Internal events, because they are internal, are local to a site, and do
not imply states relating to one or more participants. Inbound events,
as represented in the state table, describe the coordinator state
transitions with respect to a single participant.

-----Original Message-----
From: Peter Furniss [mailto:peter.furniss@erebor.co.uk]
Sent: Saturday, May 06, 2006 4:27 AM
To: Ram Jeyaraman; ws-tx@lists.oasis-open.org
Subject: RE: [ws-tx] Issue 052 - WS-AT: Replay message generates
protocol errors 

I think it is likely the state table is being misinterpreted. I'm not
sure by who :-)

If you treat the state as referring to just one participant, you either
get some very convoluted definitions of the internal events (c.f. issue
048 - but more convoluted that the ones proposed there) or you violate
atomicity.

Receiving a 'Prepared' message doesn't move the state to PreparedSuccess
- that's done by "Commit Decision", and until then 'Replay' would cause
an abort. You could define "Commit Decision" as meaning "receipt of ok
vote for just this one participant", and take the state for this
participant to PreparedSuccess. But the only way to leave
PreparedSuccess is from "WriteDone" or "WriteFailed". Since a 'Aborted'
from another participant should certainly cause this participant to be
rolled back, that 'Aborted' will have to trigger "WriteFailed", which is
not an obvious interpretation.


But I think this issue, with 053 (eliminate Replay) is more about
whether Replay need ever force an abort. We may be looking at a
carry-over from connection-centric protocols, where it made sense to
force an abort if the connection broke before commit-time. In those
worlds (more or less all transaction protocols that weren't using xml
and/or web-services, I think), receipt of a recovery message before the
connection was observed to break could only mean the connection break
was about to happen. But with WS-AT (especially because we have said all
messages go on the underlying request) there is no connection to be
monitored anyway. The coordinator hasn't noticed that participant was
out of communication for a while, and now the participant says it is
ready for the commit. Why *require* the coordinator to abort ?
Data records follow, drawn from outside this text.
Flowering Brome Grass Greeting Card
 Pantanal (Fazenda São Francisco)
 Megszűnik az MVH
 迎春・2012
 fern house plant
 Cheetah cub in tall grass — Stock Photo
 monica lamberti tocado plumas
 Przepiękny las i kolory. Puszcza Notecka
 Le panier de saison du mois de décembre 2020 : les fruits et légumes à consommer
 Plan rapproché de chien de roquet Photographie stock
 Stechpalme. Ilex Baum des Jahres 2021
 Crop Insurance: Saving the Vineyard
Of course that's not to say the coordinator cannot *choose* to abort by
implementation option if replay is received (or any other circumstance
that leads the coordinator to suspect a failure somewhere). It can
always do that if it hasn't progressed too far - it would appear in the
tables as a User Rollback or Write Failed. 


Peter

-----Original Message-----
From: Ram Jeyaraman [mailto:Ram.Jeyaraman@microsoft.com]
Sent: 06 May 2006 02:09
To: ws-tx@lists.oasis-open.org
Subject: RE: [ws-tx] Issue 052 - WS-AT: Replay message generates
protocol errors 

Section 10 (AT specification) states "These tables present the view of a
coordinator or participant with respect to a single partner".  Thus, the
coordinator states correspond to interactions with a single participant.

The receipt of a participant vote "PreparedSuccess" triggers the
coordinator state to "PreparedSuccess" with respect to that particular
participant, even though the coordinator may not have completed the
prepare phase for the rest of the participants.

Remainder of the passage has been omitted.